For the most part, the identification of the genetic bases of unrecognized developmental disorders has shifted to genotype-first approaches. Here, data are produced and then mined to identify new genetic bases using various methods, including the evaluation of “phenotypical recurrence” in patients with similar genotype, and an increasing number of statistical approaches. The power of these strategies suggests that the most frequent causes of genetic disease have been uncovered and that the remaining genotype–phenotype correlations are for ultrarare diseases only. Large-scale sharing of both clinical and genetic data will be needed to delineate these rare clinicobiological entities, and there have already been attempts to facilitate this process. GeneMatcher is one such solution in which users can share variants of interest online to find other individuals with similar genotypes and phenotypes.8 Several teams, including ours, have used GeneMatcher successfully for disease identification. On a wider scale, sharing large sets of unsorted variants can also yield positive results.

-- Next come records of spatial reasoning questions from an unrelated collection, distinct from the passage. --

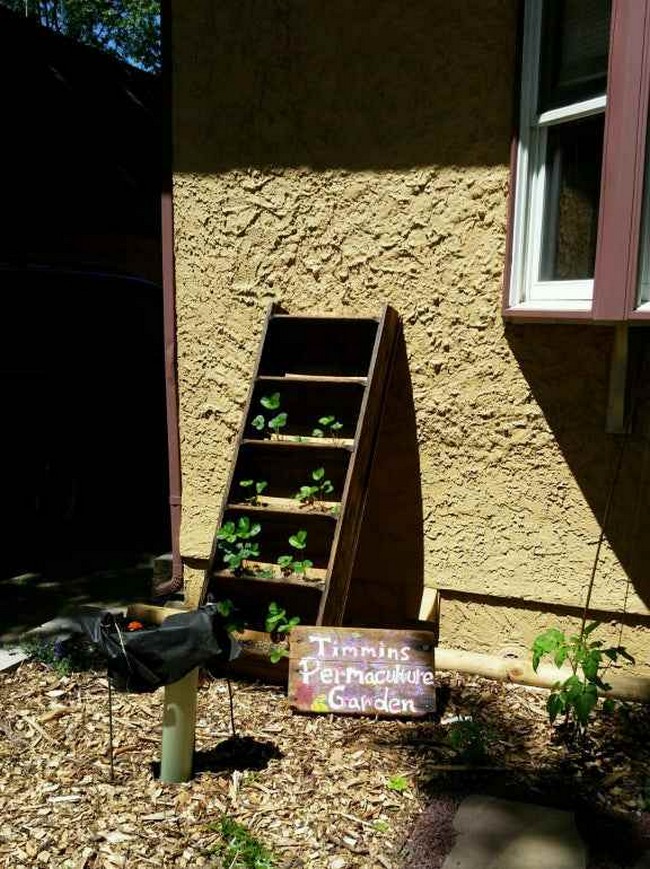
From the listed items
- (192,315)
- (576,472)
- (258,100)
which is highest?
(258,100)

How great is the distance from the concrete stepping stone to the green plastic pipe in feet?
3.15

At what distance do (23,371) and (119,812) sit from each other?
389 centimetres

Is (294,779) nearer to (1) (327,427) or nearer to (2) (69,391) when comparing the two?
(1) (327,427)

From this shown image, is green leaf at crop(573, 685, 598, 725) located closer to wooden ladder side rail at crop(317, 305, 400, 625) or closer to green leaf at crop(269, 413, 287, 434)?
wooden ladder side rail at crop(317, 305, 400, 625)

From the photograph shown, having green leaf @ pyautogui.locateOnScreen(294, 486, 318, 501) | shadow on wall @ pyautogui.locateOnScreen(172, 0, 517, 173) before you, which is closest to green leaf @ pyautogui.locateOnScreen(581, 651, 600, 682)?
green leaf @ pyautogui.locateOnScreen(294, 486, 318, 501)

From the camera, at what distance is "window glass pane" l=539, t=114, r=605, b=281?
3.39 m

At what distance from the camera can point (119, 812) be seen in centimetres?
275

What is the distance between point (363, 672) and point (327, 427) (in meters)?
1.28

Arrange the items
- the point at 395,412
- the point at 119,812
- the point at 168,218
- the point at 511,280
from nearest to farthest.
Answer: the point at 119,812 < the point at 511,280 < the point at 395,412 < the point at 168,218

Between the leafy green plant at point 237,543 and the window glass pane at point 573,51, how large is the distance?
2.22 metres

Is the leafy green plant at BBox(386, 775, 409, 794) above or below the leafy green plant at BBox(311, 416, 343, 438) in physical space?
below

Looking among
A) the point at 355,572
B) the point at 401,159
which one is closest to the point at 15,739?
the point at 355,572

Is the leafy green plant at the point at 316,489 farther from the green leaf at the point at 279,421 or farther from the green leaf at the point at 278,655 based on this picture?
the green leaf at the point at 278,655

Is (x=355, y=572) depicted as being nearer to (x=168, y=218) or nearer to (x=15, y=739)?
(x=15, y=739)
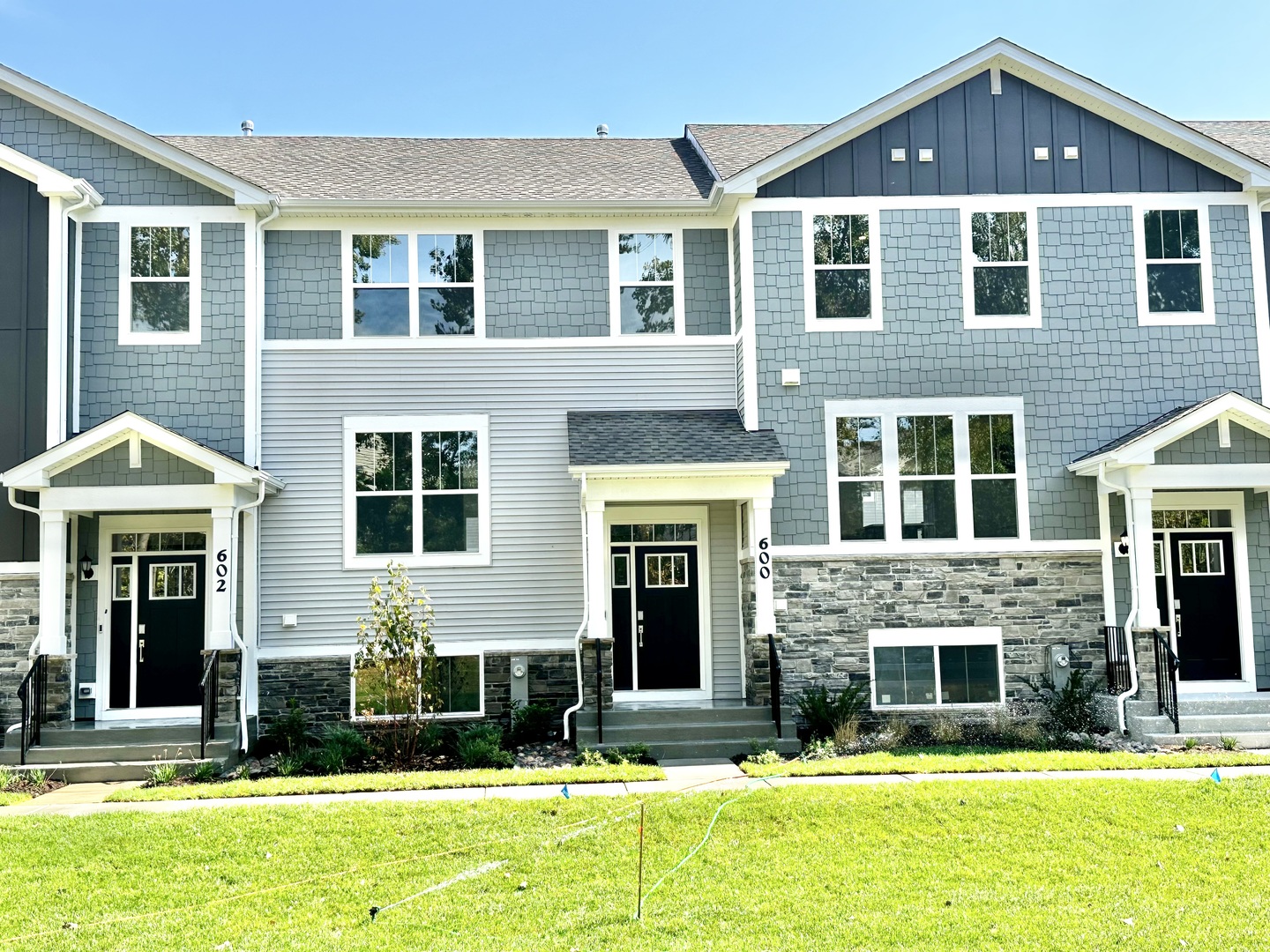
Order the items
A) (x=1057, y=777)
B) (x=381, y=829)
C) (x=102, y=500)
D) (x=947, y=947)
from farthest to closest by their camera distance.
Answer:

For example, denovo-db is a database that gathers thousands of de novo variations identified in various cohort studies of mainly trio exome sequencing (ES) and trio genome sequencing (GS).9 In a recent study, the authors applied a statistical algorithm to denovo-db data to look for clusters of de novo missense variants, which resulted in the identification of three new genes, including ACTL6B.10

Recurrence of the same de novo variant in at least two unrelated individuals, what we call variant recurrence, is not exceptional in developmental disorders,11,12 but rare are the studies that take advantage of this recurrence for the identification of variants of interest.13 We hypothesized that patients from our local cohort with developmental disorder and negative solo exome sequencing could harbor variants identified as de novo in large trio cohort studies of developmental disorders, and that identifying a recurrence would weigh in favor of these variants’ pathogenicity. Our approach attempted to identify missense pathogenic variants in our database of >1200 solo exomes based on data obtained from denovo-db.

MATERIALS AND METHODS

Selection of variants of interest from denovo-db

We first created a set of missense variants of interest, identified at the de novo state in at least one individual with a developmental disorder. We downloaded a file containing the 283,888 variants of denovo-db version 1.5 from the publicly available website (http://denovo-db.gs.washington.edu/denovo-db/Download.jsp). For each variant, several data were available, including standard annotations such as the predicted functional effect of the variant and the frequency of the allele in various databases. The cohort study in which the variant was detected was also specified, providing basic clinical information about the patient harboring the de novo variant. Only variants of interest that matched the clinical presentations investigated in our institution were considered. From the 18 clinical cohorts available in denovo-db, we selected the variants from 6 subcohorts linked to pediatric developmental disorders: autism, intellectual disability, developmental disorder, epilepsy, neural tube defects, and acromelic frontonasal dysostosis (Fig. 1). We also excluded variants that were observed at least once in the ExAC database, because (1) ExAC is thought to be free of individuals with severe pediatric disorders, and (2) most single-nucleotide variants (SNVs) implicated in severe developmental disorders with a de novo mechanism appear fully penetrant, with very few resilient individuals in control databases.14,15 This filtration process resulted in a list of 7335 de novo events from denovo-db, corresponding to 7205 unique missense variants of interest.

Fig. 1
figure 1

Study flowchart. Denovo-db subcohorts used are highlighted in bold. DD developmental disorder, NGS next-generation sequencing.

Local ES and GS cohort

At the time of this study, our database contained 1271 entries from ES of probands with a developmental disorder. All individuals had signed written consent and the local ethical committee approved this study (Comité de Protection des Personnes, CPP, number DC2011–1332). The majority were sequenced with a solo strategy (n = 1036), but duos, trios, and trio+ were also present (n = 235). Raw data from exomes were analyzed using a standard in-house pipeline as previously described,16 leading to the identification of approximately 400 high quality rare sequence variants with a coding effect (or intronic variants located close to exon–intron junctions) in each patient. Variant interpretation was performed independently by two biologists following American College of Medical Genetics and Genomics and the Association for Molecular Pathology (ACMG/AMP) recommendations with a focus on genes associated with a human disease in OMIM. Most of the negative exomes underwent serial reanalysis.17 Prior to this study, of the 1271 entries, 376 analyses (29.6%) were annotated as positive, 137 (10.8%) as inconclusive (indicating the presence of a variation of unknown significance), and 758 (59.6%) as negative.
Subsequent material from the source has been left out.